━━ DOCUMENT TEXT ━━

Fourth, Blair Sandburg is just too good to be believed, yet is so flawed that he's no longer the Blair Sandburg we know and love. He's so competent it's a wonder he needs anything, including Jim. From the get go he's telling Jim what to do, which isn't a surprise since Jim's only been online for ten months. Not only is Blair an FBI profiler extraordinaire with an almost 100% solve rate, he's a master in martial arts, a gifted and natural alpha guide (and how would he become that unless he hooked up with an alpha sentinel, which he does only a week or so before he takes over everything). He's also a gifted shaman who studied two years with *Incacha* for goodness sake. He can do no wrong. Oh, and *everyone*, male and female alike, lusts after him because he's just so irresistable.

━━━

PROBLEMS TO WORK ON ▸
• 1. In the critique of Blair Sandburg's portrayal, how long did Blair study with Incacha?
• 2. Carry the critique of Blair Sandburg's portrayal forward, picking up after its last sentence.

━━ DATASET CONTENT ━━

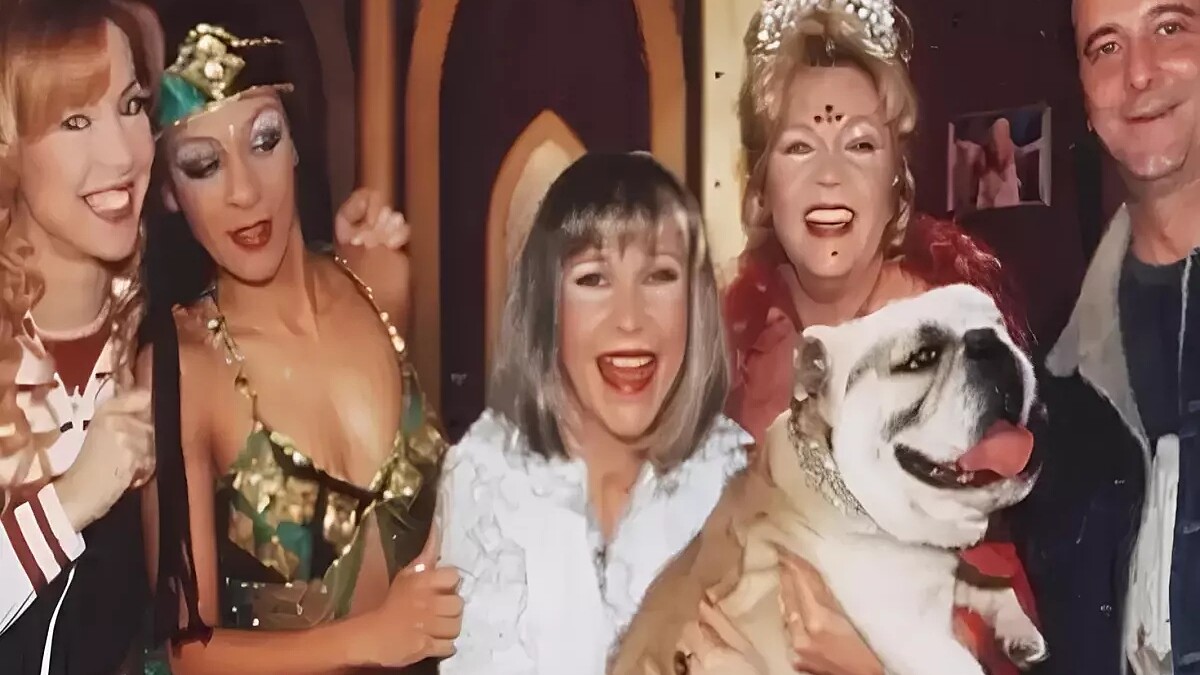 Zuhal Topal ve İnci Türkay Sihirli Annem'in Yıldızları Buluştu! Gözlerden Kaçmayan Detay...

━━━

ACTIVITY ANSWERS ▸
• 1. Two years.

• 2.
And yet, he's terribly flawed. He's proud to a fault and his gifts make him think he has the right to use his power over other people, most specifically the "mundanes". When he's confronted with an odious but basically harmless asshole, he gives him a psychic heart attack as punishment for daring to insult himself and his sentinel. Way to protect the tribe, Shaman! Then he basically tells his fellow guides, who are looking up to him, about it and so they can learn how to totally misuse their power on people who can't possibly meet them on a level playing field. Why can they do this? Because they are gifted with the guide gene, not because they have any right in the world to do it. Another example of his flaws is his lack of shamanic ability in the face of crisis. There is a girl in danger and pain who is, because of an incompetent "mundane" going to be killed horribly. Since he can't get the tribe of guides together, what the hell is stopping him from doing a little spirit walking to find her? Didn't he learn that basic skill from two years with Incacha? How can he call himself a shaman when he doesn't practice any of the rites?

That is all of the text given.